While the Reserve Bank of India (RBI) and the Telecom regulator have formulated rules and No Call Directories (NCD) to stop harassment of people through marketing calls, corporate India remains one jump ahead in dodging these rules. Over the past few weeks, there is a big and renewed spurt in telemarketers offering personal loans. These include telemarketers for Citi Financial, GE Money, Barclays Bank and ICICI Bank — most of these marketers speak in the regional language and seem to target sub-prime borrowers who would be willing to pay interest rates of 40 per cent or more on personal loans that ask no questions on use of money and require no collateral or guarantor.

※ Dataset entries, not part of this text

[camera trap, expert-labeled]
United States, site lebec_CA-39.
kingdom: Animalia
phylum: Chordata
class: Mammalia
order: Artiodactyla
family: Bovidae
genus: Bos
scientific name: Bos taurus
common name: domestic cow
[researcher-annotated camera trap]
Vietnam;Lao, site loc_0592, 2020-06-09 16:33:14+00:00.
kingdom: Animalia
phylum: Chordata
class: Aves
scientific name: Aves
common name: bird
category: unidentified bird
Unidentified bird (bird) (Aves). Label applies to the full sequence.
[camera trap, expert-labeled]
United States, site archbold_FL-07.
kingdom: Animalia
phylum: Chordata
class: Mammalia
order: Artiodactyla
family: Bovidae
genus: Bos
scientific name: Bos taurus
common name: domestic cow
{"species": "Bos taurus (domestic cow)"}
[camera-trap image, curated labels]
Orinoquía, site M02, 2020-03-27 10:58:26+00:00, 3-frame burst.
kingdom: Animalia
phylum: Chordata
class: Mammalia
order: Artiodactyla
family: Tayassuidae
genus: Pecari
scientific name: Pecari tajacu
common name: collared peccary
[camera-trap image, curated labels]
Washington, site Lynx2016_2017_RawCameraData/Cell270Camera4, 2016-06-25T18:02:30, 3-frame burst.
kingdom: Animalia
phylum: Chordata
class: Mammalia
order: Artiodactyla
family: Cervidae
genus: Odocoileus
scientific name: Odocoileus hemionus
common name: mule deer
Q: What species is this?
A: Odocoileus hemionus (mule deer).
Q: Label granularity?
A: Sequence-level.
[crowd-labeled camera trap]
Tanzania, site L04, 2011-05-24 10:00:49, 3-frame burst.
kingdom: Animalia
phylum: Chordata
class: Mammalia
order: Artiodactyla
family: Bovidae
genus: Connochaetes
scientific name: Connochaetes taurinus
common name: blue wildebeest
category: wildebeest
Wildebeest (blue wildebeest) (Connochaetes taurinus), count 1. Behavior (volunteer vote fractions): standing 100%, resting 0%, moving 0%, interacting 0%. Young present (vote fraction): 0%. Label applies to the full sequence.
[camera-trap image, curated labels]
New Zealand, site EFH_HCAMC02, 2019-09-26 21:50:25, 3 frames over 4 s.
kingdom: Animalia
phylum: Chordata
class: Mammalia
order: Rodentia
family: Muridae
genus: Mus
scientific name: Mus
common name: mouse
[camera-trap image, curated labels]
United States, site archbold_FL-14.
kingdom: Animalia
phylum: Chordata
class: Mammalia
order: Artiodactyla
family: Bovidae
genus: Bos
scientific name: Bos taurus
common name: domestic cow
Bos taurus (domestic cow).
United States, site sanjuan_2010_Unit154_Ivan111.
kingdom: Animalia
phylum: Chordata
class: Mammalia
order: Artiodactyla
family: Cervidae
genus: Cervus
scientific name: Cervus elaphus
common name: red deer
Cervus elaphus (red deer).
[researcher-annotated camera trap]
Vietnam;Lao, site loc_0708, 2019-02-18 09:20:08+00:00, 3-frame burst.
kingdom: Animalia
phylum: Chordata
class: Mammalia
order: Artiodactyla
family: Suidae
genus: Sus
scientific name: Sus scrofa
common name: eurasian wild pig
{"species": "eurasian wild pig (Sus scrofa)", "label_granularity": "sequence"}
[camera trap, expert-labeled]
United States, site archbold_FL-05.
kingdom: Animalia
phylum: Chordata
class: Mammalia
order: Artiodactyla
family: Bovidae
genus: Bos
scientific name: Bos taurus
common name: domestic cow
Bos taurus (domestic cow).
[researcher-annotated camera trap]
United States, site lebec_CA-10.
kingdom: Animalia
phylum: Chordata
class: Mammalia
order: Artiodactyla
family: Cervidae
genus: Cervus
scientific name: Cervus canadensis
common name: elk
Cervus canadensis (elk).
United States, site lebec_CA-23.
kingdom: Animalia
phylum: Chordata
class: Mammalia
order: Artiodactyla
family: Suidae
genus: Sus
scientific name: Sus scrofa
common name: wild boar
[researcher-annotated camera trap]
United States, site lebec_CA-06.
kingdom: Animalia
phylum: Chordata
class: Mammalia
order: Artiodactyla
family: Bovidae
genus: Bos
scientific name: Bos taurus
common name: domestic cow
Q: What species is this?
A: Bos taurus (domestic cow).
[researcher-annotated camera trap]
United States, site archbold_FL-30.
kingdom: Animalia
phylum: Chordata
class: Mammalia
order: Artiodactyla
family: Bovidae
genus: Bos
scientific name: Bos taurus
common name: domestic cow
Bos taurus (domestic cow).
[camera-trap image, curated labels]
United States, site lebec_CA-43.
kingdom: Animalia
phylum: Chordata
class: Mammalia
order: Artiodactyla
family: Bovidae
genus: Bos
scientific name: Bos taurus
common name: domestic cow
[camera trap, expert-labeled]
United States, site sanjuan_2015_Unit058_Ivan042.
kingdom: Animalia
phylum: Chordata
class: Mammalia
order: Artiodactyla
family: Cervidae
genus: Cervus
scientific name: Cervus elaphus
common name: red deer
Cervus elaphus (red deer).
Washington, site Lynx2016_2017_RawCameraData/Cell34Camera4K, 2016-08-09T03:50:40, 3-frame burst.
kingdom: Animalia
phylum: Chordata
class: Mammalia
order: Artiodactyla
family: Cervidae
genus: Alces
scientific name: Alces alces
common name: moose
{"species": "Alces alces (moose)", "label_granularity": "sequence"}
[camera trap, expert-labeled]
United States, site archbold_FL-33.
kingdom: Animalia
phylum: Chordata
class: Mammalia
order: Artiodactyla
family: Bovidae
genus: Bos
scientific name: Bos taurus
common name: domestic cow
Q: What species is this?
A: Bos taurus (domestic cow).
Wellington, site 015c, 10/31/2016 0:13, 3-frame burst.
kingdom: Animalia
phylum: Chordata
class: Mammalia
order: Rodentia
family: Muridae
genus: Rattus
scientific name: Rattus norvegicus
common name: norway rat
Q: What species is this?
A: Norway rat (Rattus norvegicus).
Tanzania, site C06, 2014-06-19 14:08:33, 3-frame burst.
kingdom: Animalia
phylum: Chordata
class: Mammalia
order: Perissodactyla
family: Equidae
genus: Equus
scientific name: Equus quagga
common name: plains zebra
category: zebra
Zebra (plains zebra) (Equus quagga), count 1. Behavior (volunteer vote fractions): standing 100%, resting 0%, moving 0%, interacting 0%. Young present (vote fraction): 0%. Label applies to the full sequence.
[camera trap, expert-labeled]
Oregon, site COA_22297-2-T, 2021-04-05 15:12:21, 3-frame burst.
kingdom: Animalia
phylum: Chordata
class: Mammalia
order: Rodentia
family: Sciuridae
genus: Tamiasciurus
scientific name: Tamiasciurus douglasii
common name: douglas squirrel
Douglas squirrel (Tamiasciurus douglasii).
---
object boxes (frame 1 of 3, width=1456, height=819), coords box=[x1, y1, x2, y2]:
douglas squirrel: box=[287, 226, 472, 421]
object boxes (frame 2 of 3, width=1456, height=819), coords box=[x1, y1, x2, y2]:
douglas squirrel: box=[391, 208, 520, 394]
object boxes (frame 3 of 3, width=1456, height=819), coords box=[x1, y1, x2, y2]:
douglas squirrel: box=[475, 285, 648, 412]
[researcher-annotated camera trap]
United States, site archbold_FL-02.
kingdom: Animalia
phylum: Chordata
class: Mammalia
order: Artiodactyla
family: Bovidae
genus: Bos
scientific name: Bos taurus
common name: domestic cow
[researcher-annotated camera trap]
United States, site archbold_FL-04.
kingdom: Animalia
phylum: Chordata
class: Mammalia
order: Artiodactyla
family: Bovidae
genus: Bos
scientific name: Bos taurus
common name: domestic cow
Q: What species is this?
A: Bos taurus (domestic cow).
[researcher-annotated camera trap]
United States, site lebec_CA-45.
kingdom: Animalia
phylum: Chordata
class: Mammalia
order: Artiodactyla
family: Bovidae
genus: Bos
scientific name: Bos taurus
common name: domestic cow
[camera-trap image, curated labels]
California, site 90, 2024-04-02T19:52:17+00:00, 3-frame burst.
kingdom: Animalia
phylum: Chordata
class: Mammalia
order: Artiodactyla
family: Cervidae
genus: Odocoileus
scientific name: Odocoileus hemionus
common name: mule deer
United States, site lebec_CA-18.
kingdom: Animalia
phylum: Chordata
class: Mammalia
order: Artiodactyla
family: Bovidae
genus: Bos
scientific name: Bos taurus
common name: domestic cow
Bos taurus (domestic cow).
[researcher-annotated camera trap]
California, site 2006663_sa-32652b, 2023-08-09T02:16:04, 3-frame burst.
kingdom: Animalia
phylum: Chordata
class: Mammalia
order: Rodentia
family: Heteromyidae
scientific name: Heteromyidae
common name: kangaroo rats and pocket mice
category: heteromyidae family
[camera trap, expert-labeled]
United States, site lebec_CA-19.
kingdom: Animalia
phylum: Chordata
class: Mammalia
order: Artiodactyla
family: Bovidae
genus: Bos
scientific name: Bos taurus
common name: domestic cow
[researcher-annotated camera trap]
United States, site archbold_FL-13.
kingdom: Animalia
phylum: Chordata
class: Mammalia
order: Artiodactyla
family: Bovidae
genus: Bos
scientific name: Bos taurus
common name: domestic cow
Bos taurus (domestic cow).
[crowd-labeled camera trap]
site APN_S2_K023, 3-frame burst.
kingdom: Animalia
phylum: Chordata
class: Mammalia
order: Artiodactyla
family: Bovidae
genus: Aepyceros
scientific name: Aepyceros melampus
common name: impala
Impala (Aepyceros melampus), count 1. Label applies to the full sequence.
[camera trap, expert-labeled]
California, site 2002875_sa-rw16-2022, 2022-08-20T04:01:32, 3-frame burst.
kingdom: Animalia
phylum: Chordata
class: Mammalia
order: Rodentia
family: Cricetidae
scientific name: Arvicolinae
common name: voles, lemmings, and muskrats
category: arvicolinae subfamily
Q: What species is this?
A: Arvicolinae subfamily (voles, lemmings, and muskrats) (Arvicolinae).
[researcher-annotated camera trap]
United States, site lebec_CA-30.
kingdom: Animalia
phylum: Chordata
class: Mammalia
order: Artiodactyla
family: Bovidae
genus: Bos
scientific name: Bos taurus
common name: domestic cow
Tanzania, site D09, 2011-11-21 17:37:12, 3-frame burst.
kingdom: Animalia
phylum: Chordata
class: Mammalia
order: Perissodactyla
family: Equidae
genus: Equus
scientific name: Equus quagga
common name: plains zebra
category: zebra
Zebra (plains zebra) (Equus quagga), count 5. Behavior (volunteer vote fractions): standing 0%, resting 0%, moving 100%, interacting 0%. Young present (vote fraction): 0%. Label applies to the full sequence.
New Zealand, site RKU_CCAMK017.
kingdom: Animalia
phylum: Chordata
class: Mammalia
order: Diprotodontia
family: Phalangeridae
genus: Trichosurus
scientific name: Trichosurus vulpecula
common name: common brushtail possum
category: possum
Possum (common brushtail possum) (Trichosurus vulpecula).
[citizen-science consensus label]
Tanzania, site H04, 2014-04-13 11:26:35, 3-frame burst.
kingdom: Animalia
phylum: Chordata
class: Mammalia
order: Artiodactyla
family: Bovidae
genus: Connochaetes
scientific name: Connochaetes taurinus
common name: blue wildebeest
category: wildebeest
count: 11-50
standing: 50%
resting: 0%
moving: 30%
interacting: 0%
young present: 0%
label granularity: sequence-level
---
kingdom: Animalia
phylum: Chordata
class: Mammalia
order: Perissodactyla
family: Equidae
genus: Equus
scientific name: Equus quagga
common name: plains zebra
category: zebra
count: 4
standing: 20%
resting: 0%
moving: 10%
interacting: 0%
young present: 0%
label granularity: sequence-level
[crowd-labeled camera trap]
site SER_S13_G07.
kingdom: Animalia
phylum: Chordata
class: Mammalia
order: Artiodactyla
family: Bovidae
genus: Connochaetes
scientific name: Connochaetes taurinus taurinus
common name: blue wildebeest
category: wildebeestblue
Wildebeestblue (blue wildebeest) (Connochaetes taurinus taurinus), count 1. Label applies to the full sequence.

This aggressive round of marketing has been sparked off by the entry of new players (AIG, BNP Paribas, Fullerton India and Societe Generale are looking at this market) in the business with deep pockets that see big profits in the personal loan business. Ironically, personal loans are targeted at people who aren’t really welcome as savings account holders by these banks. The RBI is fully aware of the problem of usurious loan rates charged by finance companies and has even persuaded a couple of them to roll back the high rates, but it has yet to stir itself to cap the charges.
TRAIng conditions
The Telecom Regulatory Authority of India (Trai) is finalising its No Calls Directory rules and even planning a Rs 1,000 fine for telemarketers. In a far-reaching move, it also plans to force all telemarketing companies to be registered, so that it has the power to discipline them for bad business practices. While Trai is focused on telemarketers, mobile phone companies are on to new tricks. Apart from badgering non-subscribers, there is a big resurgence in the old trick of offering a free services, which become chargeable at the end of 30 days through a negative consent —these includes call waiting, missed calls, downloads and answering services. In the last few days, Airtel’s pre-paid subscribers say that a song download facility costing Rs 30 a month was activated without their consent. Some subscribers found to their chagrin that a song was also downloaded (at Rs 15) on their phones without their permission. Trai will clearly have to work faster and harder to ensure that telecom companies follow fair business practices.